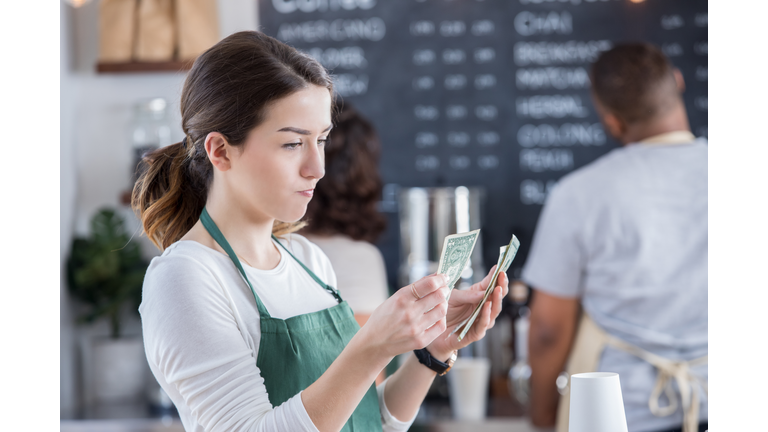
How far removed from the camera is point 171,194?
1.10m

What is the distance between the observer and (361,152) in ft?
6.35

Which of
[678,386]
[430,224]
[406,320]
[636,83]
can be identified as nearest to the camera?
[406,320]

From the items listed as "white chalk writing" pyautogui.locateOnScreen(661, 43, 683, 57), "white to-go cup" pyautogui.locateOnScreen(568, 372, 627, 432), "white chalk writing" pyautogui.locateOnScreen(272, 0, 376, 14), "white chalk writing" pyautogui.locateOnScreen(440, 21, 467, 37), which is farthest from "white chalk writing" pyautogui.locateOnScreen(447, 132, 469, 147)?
"white to-go cup" pyautogui.locateOnScreen(568, 372, 627, 432)

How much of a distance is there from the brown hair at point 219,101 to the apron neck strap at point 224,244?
0.25 ft

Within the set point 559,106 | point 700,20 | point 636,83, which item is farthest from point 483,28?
point 636,83

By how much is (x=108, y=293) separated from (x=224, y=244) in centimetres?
174

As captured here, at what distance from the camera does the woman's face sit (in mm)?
959

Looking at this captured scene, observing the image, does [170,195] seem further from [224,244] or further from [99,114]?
[99,114]

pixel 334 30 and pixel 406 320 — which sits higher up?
pixel 334 30

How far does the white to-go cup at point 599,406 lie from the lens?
36.0 inches

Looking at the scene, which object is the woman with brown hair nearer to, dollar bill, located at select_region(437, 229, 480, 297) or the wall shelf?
dollar bill, located at select_region(437, 229, 480, 297)
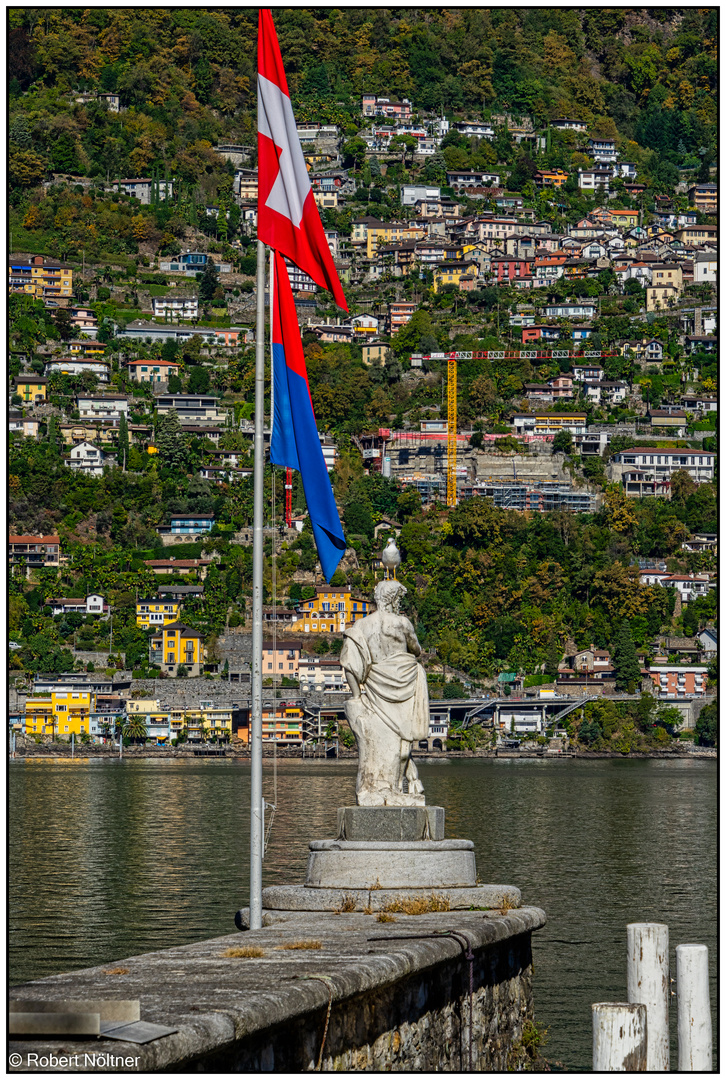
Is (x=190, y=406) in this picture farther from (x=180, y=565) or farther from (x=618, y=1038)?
(x=618, y=1038)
☆ ☆ ☆
Output all of the records exactly as they appear above, but not the pictures.

How far removed from the camera is point 171,194?
1.10m

What is the distance between the observer and (361,152) in ft?
6.35

Which of
[678,386]
[430,224]
[406,320]
[636,83]
can be identified as nearest to the camera?
[406,320]

From the items listed as "white chalk writing" pyautogui.locateOnScreen(661, 43, 683, 57), "white to-go cup" pyautogui.locateOnScreen(568, 372, 627, 432), "white chalk writing" pyautogui.locateOnScreen(272, 0, 376, 14), "white chalk writing" pyautogui.locateOnScreen(440, 21, 467, 37), which is farthest from "white chalk writing" pyautogui.locateOnScreen(447, 132, 469, 147)?
"white to-go cup" pyautogui.locateOnScreen(568, 372, 627, 432)

How much of a distance is there from the brown hair at point 219,101 to the apron neck strap at point 224,244?
0.25 ft

Within the set point 559,106 | point 700,20 | point 636,83, which item is farthest from point 483,28?
point 636,83

By how much is (x=108, y=293) separated from (x=224, y=244) in centimetres?
174

As captured here, at what distance from the camera does the woman's face sit (in mm)?
959

Looking at this captured scene, observing the image, does [170,195] seem further from [224,244] or further from [99,114]?
[99,114]

pixel 334 30 and pixel 406 320 — which sits higher up?
pixel 334 30

How far does the white to-go cup at point 599,406 lie from the lens?
36.0 inches

Looking at the scene, which object is the woman with brown hair nearer to, dollar bill, located at select_region(437, 229, 480, 297) or the wall shelf?
dollar bill, located at select_region(437, 229, 480, 297)
Is (x=190, y=406) in this picture farther from (x=180, y=565) or farther from (x=618, y=1038)?
(x=618, y=1038)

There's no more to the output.